La nieve caía lenta y pregonaba un día
levemente más benigno. Dejó de nevar y el sol se abrió solapado entre las nubes
grises. Brillaba el suelo con un albo tan extremo que no podía mirar hacia el
huerto. Una rama se desgajó con el peso de la nieve y cayó creando un caos
ruidoso y móvil. Una malla de blancura hermosa voló por su derredor. Luego,
comenzaron a caer trozos de nevazón tal que se fue acumulando alrededor de
ciertos lugares.
Svetlana caminó sobre la breve alfombra y
observó el camino. No podía ver el recodo por donde tenía que aparecer el
caballo de Igor. Hacía una semana que salió a buscar a Natasha en la estación
del norte.
Se sentó y siguió tejiendo. Cesó el ruido de
caída de nieve. El viento se convirtió en una brisa apenas y breve calentaron
los rayos solares. Pasó un tiempo huidizo y el samovar se enfriaba cuando
sintió los cascabeles del noble “Tizón” por la huella del camino. Su sonido
familiar trajo un grato cambio. Con Igor había seguridad y confianza ante los
imprevistos.
La anciana acercó dos tazas de té caliente y
revolvió el brasero bajo la mesa. Puso pequeños carboncillos en el samovar y
agregó agua fresca para hacer más de ese delicioso té que trajera Natasha en su
viaje anterior. Al ingresar en la casa un aire helado convirtió el ambiente en
una escasa bendición.
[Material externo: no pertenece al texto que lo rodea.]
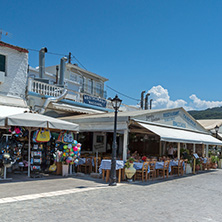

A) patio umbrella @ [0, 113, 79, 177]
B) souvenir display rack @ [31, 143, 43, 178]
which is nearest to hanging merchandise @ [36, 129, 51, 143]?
souvenir display rack @ [31, 143, 43, 178]

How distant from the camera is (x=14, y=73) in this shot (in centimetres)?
1406

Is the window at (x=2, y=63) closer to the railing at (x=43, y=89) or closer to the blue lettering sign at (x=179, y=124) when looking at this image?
the railing at (x=43, y=89)

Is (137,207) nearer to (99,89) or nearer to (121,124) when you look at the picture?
(121,124)

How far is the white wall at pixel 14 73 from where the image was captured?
13.7 metres

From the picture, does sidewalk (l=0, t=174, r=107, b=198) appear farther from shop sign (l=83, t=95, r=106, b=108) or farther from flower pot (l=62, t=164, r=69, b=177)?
shop sign (l=83, t=95, r=106, b=108)

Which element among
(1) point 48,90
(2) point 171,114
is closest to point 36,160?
(1) point 48,90

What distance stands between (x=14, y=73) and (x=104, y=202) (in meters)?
9.62

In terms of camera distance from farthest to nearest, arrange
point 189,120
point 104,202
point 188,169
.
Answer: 1. point 189,120
2. point 188,169
3. point 104,202

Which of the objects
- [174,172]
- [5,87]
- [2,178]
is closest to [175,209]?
[2,178]

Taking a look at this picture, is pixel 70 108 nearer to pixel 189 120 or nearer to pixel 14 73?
pixel 14 73

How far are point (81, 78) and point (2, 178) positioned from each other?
749 inches

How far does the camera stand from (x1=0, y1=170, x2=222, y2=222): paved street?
575cm

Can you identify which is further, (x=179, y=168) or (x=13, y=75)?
(x=13, y=75)

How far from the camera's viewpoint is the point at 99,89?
30.0 metres
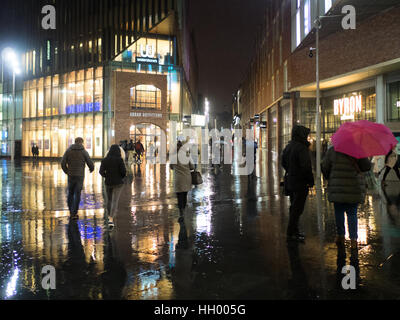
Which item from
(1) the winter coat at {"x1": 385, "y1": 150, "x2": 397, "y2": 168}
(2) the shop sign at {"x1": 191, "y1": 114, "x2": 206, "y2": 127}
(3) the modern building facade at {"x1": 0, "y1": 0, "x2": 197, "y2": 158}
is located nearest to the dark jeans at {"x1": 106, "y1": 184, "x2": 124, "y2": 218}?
(1) the winter coat at {"x1": 385, "y1": 150, "x2": 397, "y2": 168}

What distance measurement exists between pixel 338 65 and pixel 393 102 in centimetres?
428

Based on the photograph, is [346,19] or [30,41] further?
[30,41]

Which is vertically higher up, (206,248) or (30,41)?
(30,41)

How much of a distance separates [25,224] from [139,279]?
14.7 feet

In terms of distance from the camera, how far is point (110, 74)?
40.6 meters

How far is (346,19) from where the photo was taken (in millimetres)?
18797

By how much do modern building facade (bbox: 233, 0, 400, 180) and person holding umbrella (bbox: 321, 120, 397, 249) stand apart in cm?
1274

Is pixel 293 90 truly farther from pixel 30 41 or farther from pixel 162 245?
pixel 30 41

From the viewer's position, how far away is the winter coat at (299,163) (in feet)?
20.1

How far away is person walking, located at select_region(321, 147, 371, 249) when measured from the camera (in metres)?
5.58

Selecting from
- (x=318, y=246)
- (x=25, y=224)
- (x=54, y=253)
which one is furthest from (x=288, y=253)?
(x=25, y=224)

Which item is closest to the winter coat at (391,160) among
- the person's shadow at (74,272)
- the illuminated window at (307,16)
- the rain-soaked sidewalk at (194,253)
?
the rain-soaked sidewalk at (194,253)

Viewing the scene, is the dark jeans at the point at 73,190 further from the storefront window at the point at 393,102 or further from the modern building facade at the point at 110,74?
the modern building facade at the point at 110,74

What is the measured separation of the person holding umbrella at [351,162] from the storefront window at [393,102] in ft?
52.1
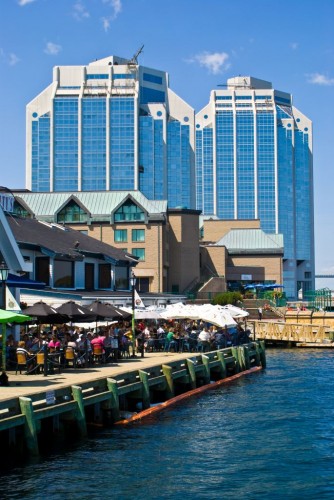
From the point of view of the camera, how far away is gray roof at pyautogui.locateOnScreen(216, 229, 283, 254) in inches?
4503

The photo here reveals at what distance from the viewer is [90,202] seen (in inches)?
3543

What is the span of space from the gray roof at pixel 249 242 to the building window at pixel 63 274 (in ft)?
210

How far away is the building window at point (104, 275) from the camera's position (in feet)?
187

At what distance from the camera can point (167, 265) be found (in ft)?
309

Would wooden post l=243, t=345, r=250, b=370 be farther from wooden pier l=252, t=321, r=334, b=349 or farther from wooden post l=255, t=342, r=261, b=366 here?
wooden pier l=252, t=321, r=334, b=349

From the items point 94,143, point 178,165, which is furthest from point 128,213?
point 178,165

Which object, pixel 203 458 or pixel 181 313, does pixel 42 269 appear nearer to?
pixel 181 313

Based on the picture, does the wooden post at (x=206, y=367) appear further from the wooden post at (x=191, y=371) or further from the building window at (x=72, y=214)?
the building window at (x=72, y=214)

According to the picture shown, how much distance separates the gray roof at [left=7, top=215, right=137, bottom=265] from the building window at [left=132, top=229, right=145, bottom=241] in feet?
83.2

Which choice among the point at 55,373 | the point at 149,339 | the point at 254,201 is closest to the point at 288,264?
the point at 254,201

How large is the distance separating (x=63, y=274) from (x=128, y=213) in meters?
37.4

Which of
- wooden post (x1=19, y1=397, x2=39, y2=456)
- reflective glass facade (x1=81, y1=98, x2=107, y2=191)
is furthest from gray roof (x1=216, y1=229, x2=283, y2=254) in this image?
wooden post (x1=19, y1=397, x2=39, y2=456)

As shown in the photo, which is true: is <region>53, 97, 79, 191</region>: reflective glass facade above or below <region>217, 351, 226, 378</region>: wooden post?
above

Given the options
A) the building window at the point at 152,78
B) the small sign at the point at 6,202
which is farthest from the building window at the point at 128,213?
the building window at the point at 152,78
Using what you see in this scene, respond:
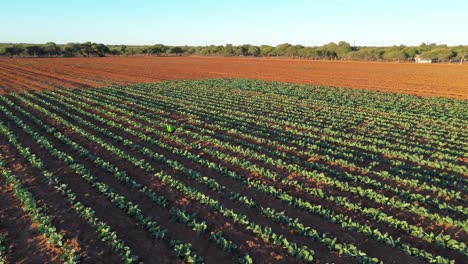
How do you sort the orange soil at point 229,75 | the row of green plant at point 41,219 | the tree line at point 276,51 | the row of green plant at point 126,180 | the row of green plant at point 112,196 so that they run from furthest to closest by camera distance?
the tree line at point 276,51
the orange soil at point 229,75
the row of green plant at point 126,180
the row of green plant at point 112,196
the row of green plant at point 41,219

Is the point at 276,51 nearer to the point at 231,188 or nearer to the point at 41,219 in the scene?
the point at 231,188

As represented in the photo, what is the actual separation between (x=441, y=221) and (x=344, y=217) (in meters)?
2.37

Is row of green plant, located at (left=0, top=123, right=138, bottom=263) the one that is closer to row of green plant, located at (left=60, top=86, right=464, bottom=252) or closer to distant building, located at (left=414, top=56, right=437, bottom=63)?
row of green plant, located at (left=60, top=86, right=464, bottom=252)

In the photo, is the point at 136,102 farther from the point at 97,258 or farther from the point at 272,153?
the point at 97,258

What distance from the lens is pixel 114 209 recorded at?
8.63 m

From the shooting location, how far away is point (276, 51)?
144500 mm

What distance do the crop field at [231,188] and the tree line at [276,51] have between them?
9418cm

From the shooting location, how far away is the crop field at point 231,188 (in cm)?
710

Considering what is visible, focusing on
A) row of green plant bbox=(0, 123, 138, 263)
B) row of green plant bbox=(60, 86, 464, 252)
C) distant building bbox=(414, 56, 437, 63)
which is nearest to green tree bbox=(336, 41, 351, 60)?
distant building bbox=(414, 56, 437, 63)

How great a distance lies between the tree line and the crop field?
3708 inches

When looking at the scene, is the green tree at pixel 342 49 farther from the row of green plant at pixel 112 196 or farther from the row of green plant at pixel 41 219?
the row of green plant at pixel 41 219

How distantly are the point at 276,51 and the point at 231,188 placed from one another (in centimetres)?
14086

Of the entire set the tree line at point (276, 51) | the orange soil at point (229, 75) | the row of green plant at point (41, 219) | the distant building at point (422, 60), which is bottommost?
the row of green plant at point (41, 219)

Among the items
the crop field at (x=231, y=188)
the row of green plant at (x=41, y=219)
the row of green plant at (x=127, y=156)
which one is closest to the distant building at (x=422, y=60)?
the crop field at (x=231, y=188)
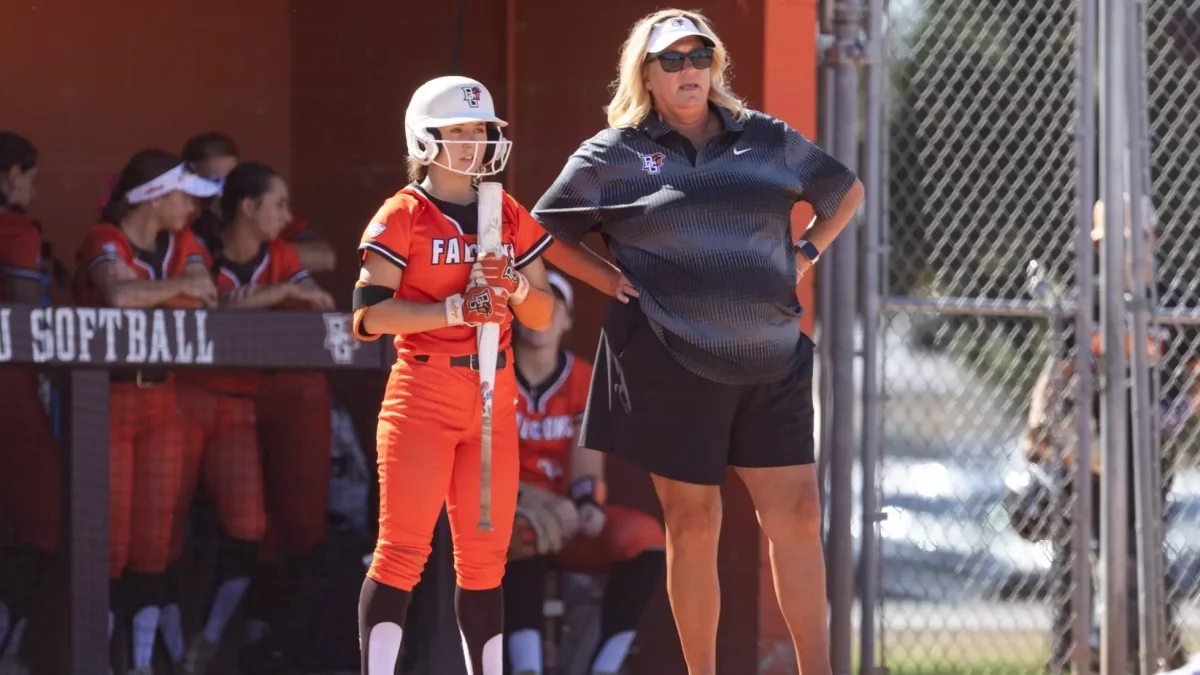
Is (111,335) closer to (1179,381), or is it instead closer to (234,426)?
(234,426)

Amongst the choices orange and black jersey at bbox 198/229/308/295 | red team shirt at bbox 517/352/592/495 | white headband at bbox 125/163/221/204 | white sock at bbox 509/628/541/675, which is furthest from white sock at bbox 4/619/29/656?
red team shirt at bbox 517/352/592/495

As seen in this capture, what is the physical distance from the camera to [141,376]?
16.8 feet

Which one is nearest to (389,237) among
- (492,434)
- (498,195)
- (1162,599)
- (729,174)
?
(498,195)

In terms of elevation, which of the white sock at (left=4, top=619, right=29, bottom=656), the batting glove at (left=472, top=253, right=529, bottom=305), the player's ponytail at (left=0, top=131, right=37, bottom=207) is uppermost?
the player's ponytail at (left=0, top=131, right=37, bottom=207)

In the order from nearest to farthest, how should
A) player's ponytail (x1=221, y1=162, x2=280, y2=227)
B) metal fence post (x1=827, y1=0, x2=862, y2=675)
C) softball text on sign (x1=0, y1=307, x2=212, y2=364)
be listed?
1. softball text on sign (x1=0, y1=307, x2=212, y2=364)
2. metal fence post (x1=827, y1=0, x2=862, y2=675)
3. player's ponytail (x1=221, y1=162, x2=280, y2=227)

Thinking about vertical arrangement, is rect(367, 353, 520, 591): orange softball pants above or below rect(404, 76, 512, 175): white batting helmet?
below

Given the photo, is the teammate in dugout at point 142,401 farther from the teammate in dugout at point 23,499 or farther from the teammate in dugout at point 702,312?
the teammate in dugout at point 702,312

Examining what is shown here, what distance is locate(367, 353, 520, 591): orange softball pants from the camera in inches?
155

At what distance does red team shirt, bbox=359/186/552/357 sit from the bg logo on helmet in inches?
10.6

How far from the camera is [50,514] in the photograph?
16.9 ft

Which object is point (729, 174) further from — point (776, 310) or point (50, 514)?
point (50, 514)

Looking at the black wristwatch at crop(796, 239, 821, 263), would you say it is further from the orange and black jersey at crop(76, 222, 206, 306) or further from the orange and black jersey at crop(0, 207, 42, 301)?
the orange and black jersey at crop(0, 207, 42, 301)

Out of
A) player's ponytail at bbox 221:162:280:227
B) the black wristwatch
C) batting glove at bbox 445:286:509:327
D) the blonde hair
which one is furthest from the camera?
player's ponytail at bbox 221:162:280:227

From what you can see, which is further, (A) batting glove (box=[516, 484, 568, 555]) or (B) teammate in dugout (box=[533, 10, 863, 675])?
(A) batting glove (box=[516, 484, 568, 555])
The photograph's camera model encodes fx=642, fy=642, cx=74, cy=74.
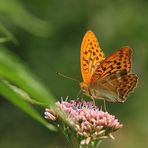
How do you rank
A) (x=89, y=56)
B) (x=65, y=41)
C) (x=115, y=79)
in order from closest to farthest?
(x=89, y=56) < (x=115, y=79) < (x=65, y=41)

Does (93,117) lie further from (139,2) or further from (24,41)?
(139,2)

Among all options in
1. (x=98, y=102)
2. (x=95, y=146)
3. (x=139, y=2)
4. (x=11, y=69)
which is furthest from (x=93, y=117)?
(x=139, y=2)

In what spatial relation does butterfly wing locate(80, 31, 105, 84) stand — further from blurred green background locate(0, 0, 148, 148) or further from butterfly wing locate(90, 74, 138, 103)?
blurred green background locate(0, 0, 148, 148)

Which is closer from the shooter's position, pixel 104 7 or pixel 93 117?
pixel 93 117

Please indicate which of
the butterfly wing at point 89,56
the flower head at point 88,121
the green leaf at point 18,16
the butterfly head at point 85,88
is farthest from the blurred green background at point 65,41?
the flower head at point 88,121

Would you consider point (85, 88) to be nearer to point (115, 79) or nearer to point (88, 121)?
point (115, 79)

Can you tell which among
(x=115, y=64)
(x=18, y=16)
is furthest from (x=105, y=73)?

Luego se entibió y sacándose las capas y gorros, guantes
y mantas, hablaron sobre el viaje y el trayecto, las novedades la ciudad y
aconteceres de algunos vecinos y amigos.
Igor aseguró que la joven esposa esperaba un
hijo. Que llegaría en verano y que estaba orgulloso de la fortaleza de la
muchacha para afrontar ese viaje con el gélido invierno.
La figura de Natasha se deformaba con la
presteza en que se derretía la nieve y aparecían los narcisos y comenzaban a
verdecer los árboles.
Una madrugada de febrero nació Yerko. Era un
bebé robusto que berreaba a todo pulmón para alegría de la abuela y padres. El
cabello cubría todo con un estallido color rojizo y los ojos parecían las aguas
calmas del lago, azul oscuro. Brillantes y profundos cuando se posaban en algo
o alguien. Se alimentaba con desenvoltura y pasión. Era sano.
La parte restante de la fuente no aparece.